As shown in Table 1, the conditional probability of a heterozygous parent transmitting the B_{1} (B_{2}) allele to the affected offspring was calculated as ${T}_{1}=\frac{{P}_{2}^{2,1}}{2}+\frac{{P}_{2}^{1,2}}{2}+{P}_{2}^{1,1}+\frac{{P}_{1}^{1,1}}{2}+\frac{{P}_{1}^{1,0}}{2}+\frac{{P}_{1}^{0,1}}{2}({T}_{2}=\frac{{P}_{0}^{1,0}}{2}+\frac{{P}_{2}^{0,1}}{2}+{P}_{0}^{1,1}+\frac{{P}_{1}^{1,1}}{2}+\frac{{P}_{1}^{2,1}}{2}+\frac{{P}_{1}^{1,2}}{2})$. When there is no linkage or no association, *T*_{1} = *T*_{2}, if and only if offspring genotypes are missing completely at random (*P*_{o11 }= *P*_{o12 }= *P*_{o22}). Therefore, when offspring genotypes are missing informatively (at least two of *P*_{o11}, *P*_{o12}, and *P*_{o22 }are not equal), the TDT does not provide a valid test for linkage and association by excluding incomplete triads from the analysis (*T*_{1} ≠ T_{2}). Such phenomenon is also true for the HRR proposed by Falk and Rubinstein [6], which is a valid test for association in the presence of linkage.

### Simulations

Unrelated nuclear families were used each with two affected siblings and complete parental genotypes from the Genetic Analysis Workshop 15 simulated data (Problem 3). Based on the 100 replicates provided, the first 10 replicates were pooled together. To assure the assumption of independence among ascertained triads, we randomly selected only one affected offspring from each nuclear family to form the new population for simulations. In order to reflect realistically complex disease models, missing status for the affected offspring and their parents was assigned. The missing patterns considered were the recessive, dominant, and additive genetic effect models for both major and minor alleles as indicated in the second column of Table 2. Therefore, only a proportion of families with an affected offspring were eligible for the ascertainment and the total number of families ascertained including triads, dyads and monads were 200.

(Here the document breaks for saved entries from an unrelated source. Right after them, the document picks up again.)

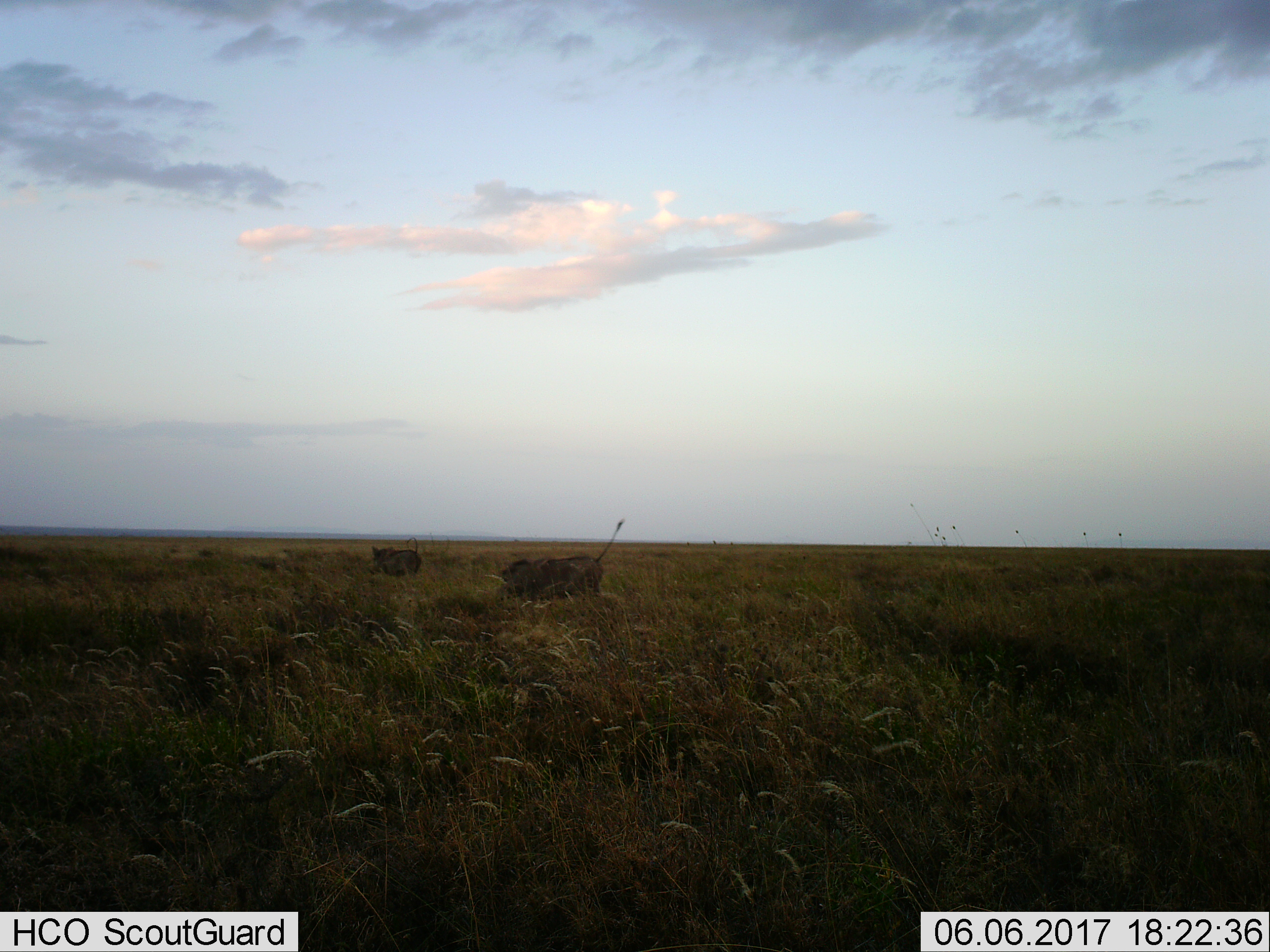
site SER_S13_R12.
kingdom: Animalia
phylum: Chordata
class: Mammalia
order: Artiodactyla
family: Suidae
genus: Phacochoerus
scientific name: Phacochoerus africanus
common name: warthog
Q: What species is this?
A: Warthog (Phacochoerus africanus).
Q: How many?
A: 2.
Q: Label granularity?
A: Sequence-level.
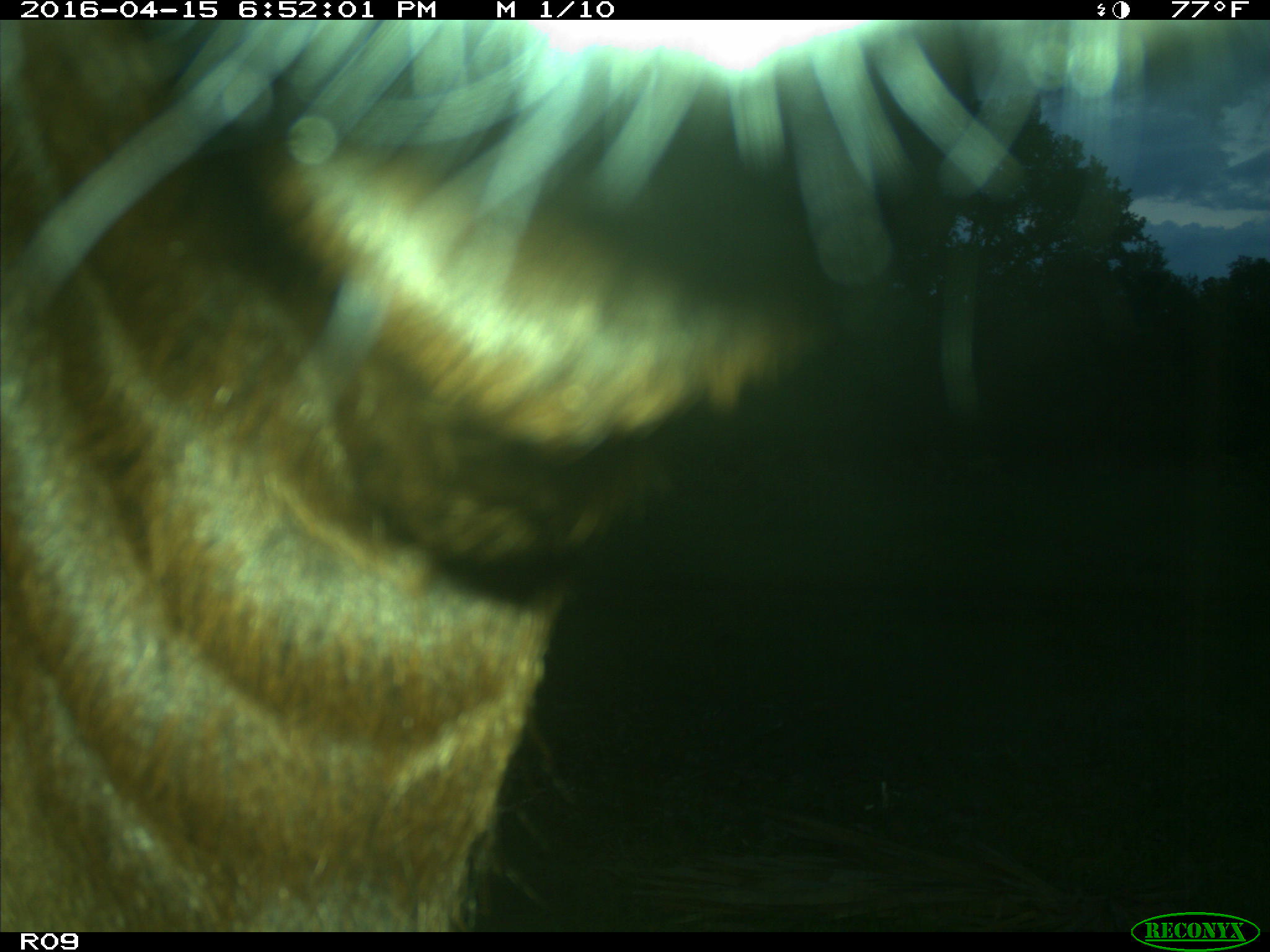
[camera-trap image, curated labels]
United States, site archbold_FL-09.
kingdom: Animalia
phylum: Chordata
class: Mammalia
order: Artiodactyla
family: Bovidae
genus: Bos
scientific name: Bos taurus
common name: domestic cow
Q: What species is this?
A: Bos taurus (domestic cow).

"SNP6_150" on chromosome 6 and "SNP15_55" on chromosome 15 were used in power and type I error simulations, respectively. Several other SNPs were also considered but with similar results and the results are not shown here. For SNP6_150 (SNP15_55), genotype frequencies are 0.41 (0.31) for major homozygote, 0.46 (0.50) for heterozygote, and 0.13 (0.19) for minor homozygote. A total of 1000 repetitions were conducted for power and type I error simulations. The TDT and HRR were applied to the subset of complete triads. The 1-TDT [4] and EM-HRR [5] were both applied to the subset of complete triads and dyads.

## Results

In Table 2, the first column indicates the model of missingness (1, MCAR for all genotypes; 2, informative missingness for parental genotypes and MCAR for offspring genotypes; 3, informative missingness for all genotypes). The three brackets in the second column display missing rates for the father, mother and offspring, respectively. The results in the first seven rows indicate that, when offspring genotypes are MCAR, the TDT and HRR are valid tests at 5% nominal level as seen in Guo et al. [10]. However, the 1-TDT and EM-HRR were invalid due to inflated type I error over the nominal level when parental genotypes are missing informatively (row 2–7), which matches the results in Allen et al. [7] and Chen [8]. In addition to previous findings, we also discovered that power of the 1-TDT and EM-HRR can be not only inflated (row 2–4), but also reduced (row 5–7) compared to the scenario under MCAR (row 1), providing that the missing rate for genotype "11" is preferentially higher or lower.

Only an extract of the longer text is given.